A Bea no el gusta conducir
por carretera. Pese a que utiliza el coche en la ciudad con normalidad, de un
tiempo a esta parte el tema de la velocidad le produce inseguridad. Tras pasar
las vacaciones en la costa de Alicante, donde un amigo llevó su coche a la ida,
al llegar el final de mes se presenta el momento de volver y le plantea a su
marido el problema. “No quiero conducir de vuelta, vamos todos en el tuyo y ya recogeremos
el mío” –le cuenta. “De ninguna manera, no seas limitada.
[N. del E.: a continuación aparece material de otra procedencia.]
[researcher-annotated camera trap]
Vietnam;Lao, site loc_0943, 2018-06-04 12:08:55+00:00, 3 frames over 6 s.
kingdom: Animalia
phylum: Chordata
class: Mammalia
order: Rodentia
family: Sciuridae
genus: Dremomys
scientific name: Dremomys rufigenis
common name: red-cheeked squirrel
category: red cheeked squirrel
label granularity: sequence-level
Además no creo que
haya suficiente espacio, iré yo con los niños, tú ve despacio” –contesta él. Llegado
el día Bea se agarra al volante y toma la carretera tratando de mantener el
control, respirando hondo, con el aire acondicionado a tope y la música de
fondo. Al rato empieza a acusar cierta tensión y para en un área de servicio.
Allí toma un café cuando ve entrar por la puerta a un antiguo compañero de
trabajo y a un amigo. Tras los saludos pertinentes Bea les informa de su
situación y Andrés, al que acaba de conocer, se ofrece a conducir por ella con
amabilidad, pues también se dirige a la ciudad. Ya en el asiento del copiloto
ella observa a su salvador y cae en la cuenta de que le resulta atento, varonil
y atractivo. Al cambiar de marcha Andrés topa un par de veces con la rodilla de
Bea, que ve en el gesto algo más. Esa intimidad inesperada y el hecho sentirse
liberada de la conducción, le provocan una repentina excitación, por lo que
coge una mano de él y se introduce un dedo en la boca que succiona con fruición.
El resto del trayecto lo hacen en silencio y ella, que siempre ha sido fiel, le
graba su teléfono en el móvil y antes de llegar le escribe un WhatsApp: “me quedo
con ganas de más”, una acción que produce en ella una pequeña revolución y le
hace ver, por primera vez, las ventajas de su limitación en la conducción.